All of lore.kernel.org
 help / color / mirror / Atom feed
From: Sean Christopherson <seanjc@google.com>
To: "Naveen N Rao (AMD)" <naveen@kernel.org>
Cc: kvm@vger.kernel.org, linux-kernel@vger.kernel.org,
	 Paolo Bonzini <pbonzini@redhat.com>,
	Suravee Suthikulpanit <suravee.suthikulpanit@amd.com>,
	 Vasant Hegde <vasant.hegde@amd.com>
Subject: Re: [PATCH v3 2/2] KVM: SVM: Limit AVIC physical max index based on configured max_vcpu_ids
Date: Mon, 23 Jun 2025 17:38:23 -0700	[thread overview]
Message-ID: <aFnzf4SQqc9a2KcK@google.com> (raw)
In-Reply-To: <f4c832aef2f1bfb0eae314380171ece4693a67b2.1740036492.git.naveen@kernel.org>

On Thu, Feb 20, 2025, Naveen N Rao (AMD) wrote:
> KVM allows VMMs to specify the maximum possible APIC ID for a virtual
> machine through KVM_CAP_MAX_VCPU_ID capability so as to limit data
> structures related to APIC/x2APIC. Utilize the same to set the AVIC
> physical max index in the VMCB, similar to VMX. This helps hardware
> limit the number of entries to be scanned in the physical APIC ID table
> speeding up IPI broadcasts for virtual machines with smaller number of
> vcpus.
> 
> The minimum allocation required for the Physical APIC ID table is one 4k
> page supporting up to 512 entries. With AVIC support for 4096 vcpus
> though, it is sufficient to only allocate memory to accommodate the
> AVIC physical max index that will be programmed into the VMCB. Limit
> memory allocated for the Physical APIC ID table accordingly.

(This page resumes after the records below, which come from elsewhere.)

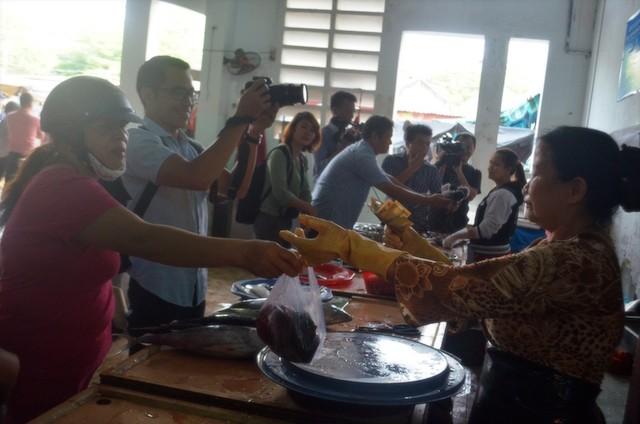 Đà Nẵng: Chính thức đưa cá sạch ra các chợ bán cho dân - ảnh 2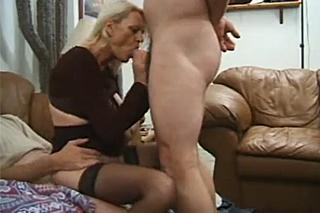 Vitální babička zvládne uspokojit dva ztopořené penisy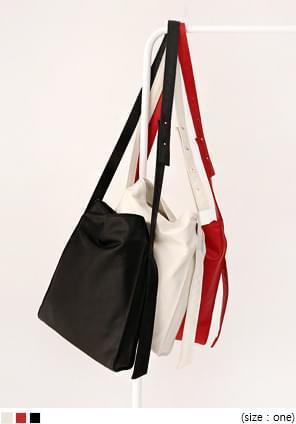 簡練風範磁釦肩背皮革方包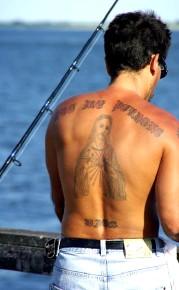 un homme avec le christ tatoué sur le dos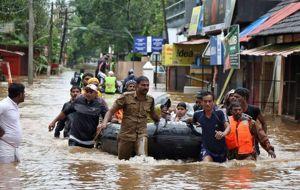 Los equipos de rescate trabajan contrarreloj para evacuar a las últimas personas que permanecen atrapadas en la sumergida Kerala, en el sur de la India, donde las graves inundaciones de los últimos días han causado más de 200 muertos.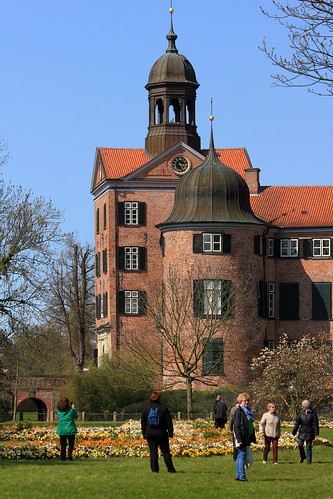 "Eutiner Schloss (20) Gartenfassade und Torturm • <a style=""font-size:0.8em;"" href=""http://www.flickr.com/photos/69570948@N04/26342163133/"" target=""_blank"">View on Flickr</a>"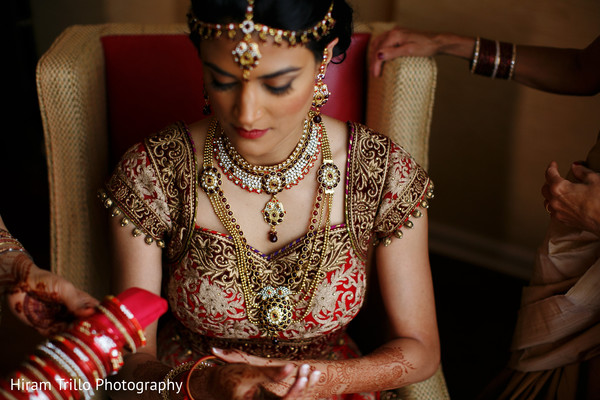 indian bride accessories,indian bridal jewelry,indian bride getting ready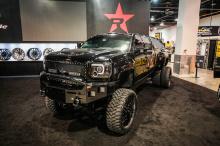 Модифицированная Sierra будет экспонироваться до 8 ноября на SEMA Show 2019 в Лас-Вегасе на стенде Pilot Automotive # 20113 в центральном зале Лас-Вегасского конференц-центра.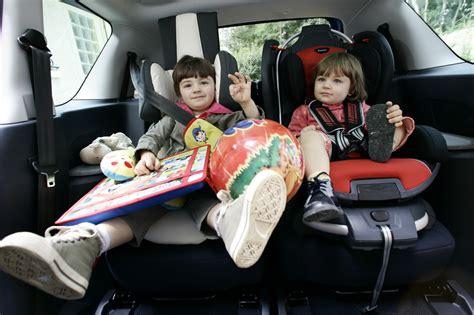 siege auto voiture comment mettre trois siege auto dans une voiture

Can you flip the order of the patches?  This seems like an easy "win" for
performance, and so I can see people wanting to backport this to random kernels
even if they don't care about running 4k vCPUs.

Speaking of which, is there a measurable performance win?

> Signed-off-by: Naveen N Rao (AMD) <naveen@kernel.org>
> ---
>  arch/x86/kvm/svm/avic.c | 53 ++++++++++++++++++++++++++++++-----------
>  arch/x86/kvm/svm/svm.c  |  6 +++++
>  arch/x86/kvm/svm/svm.h  |  1 +
>  3 files changed, 46 insertions(+), 14 deletions(-)
> 
> diff --git a/arch/x86/kvm/svm/avic.c b/arch/x86/kvm/svm/avic.c
> index 1fb322d2ac18..dac4a6648919 100644
> --- a/arch/x86/kvm/svm/avic.c
> +++ b/arch/x86/kvm/svm/avic.c
> @@ -85,6 +85,17 @@ struct amd_svm_iommu_ir {
>  	void *data;		/* Storing pointer to struct amd_ir_data */
>  };
>  
> +static inline u32 avic_get_max_physical_id(struct kvm *kvm, bool is_x2apic)

Formletter incoming...

Do not use "inline" for functions that are visible only to the local compilation
unit.  "inline" is just a hint, and modern compilers are smart enough to inline
functions when appropriate without a hint.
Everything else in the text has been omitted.